Heidi calls this fire “A Perfect Storm” for the following reasons:

n The fire was one of 800 in the state during that time; resources were spread thin.

n The fire hit at about 3 a.m. so there was no air support.

n For the first 36 hours there was a strong wind.

n Telephone service was out at Heidi’s Partington Ridge house.

n Heidi, Jim and the caretaker were all away from the property at the same time – a rare occurrence.

(Artists who were staying at the house managed to rescue treasured art).

The day after the fire Heidi walked up to the burn site. One might expect, as she did, that she would have wept on beholding the wreckage, but when she arrived she was overwhelmed by the thought: “What a mess!” There is a group of volunteer men from a Southern Baptists Convention in Alabama which specializes in such messes. They appeared on the scene days later and performed an extraordinarily thorough clean-up.
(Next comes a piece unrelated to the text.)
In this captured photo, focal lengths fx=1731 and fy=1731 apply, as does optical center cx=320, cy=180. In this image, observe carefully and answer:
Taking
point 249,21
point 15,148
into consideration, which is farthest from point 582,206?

Renewal began immediately after the destruction. Jim and Kip restored the waterline within one week. Within two weeks the redwoods were sending forth green tufts. The insurance company, Allstate, was excellent in its response. Plans to reconstruct were quickly underway and an architect, an old friend, was hired by the end of the year. The guest house, protected by a large oak, did not burn so Heidi and Jim could stay on the property overseeing the project. After one year, ground was broken and two years later the new house was built.

The first spring after the fire was phenomenal, with the native pea growing in abundance, suppressing weeds and infusing the land with nitrogen. Goldfields, poppies, lupine and blue dick carpeted the slopes.

It is a joy to see the renewal of land and home.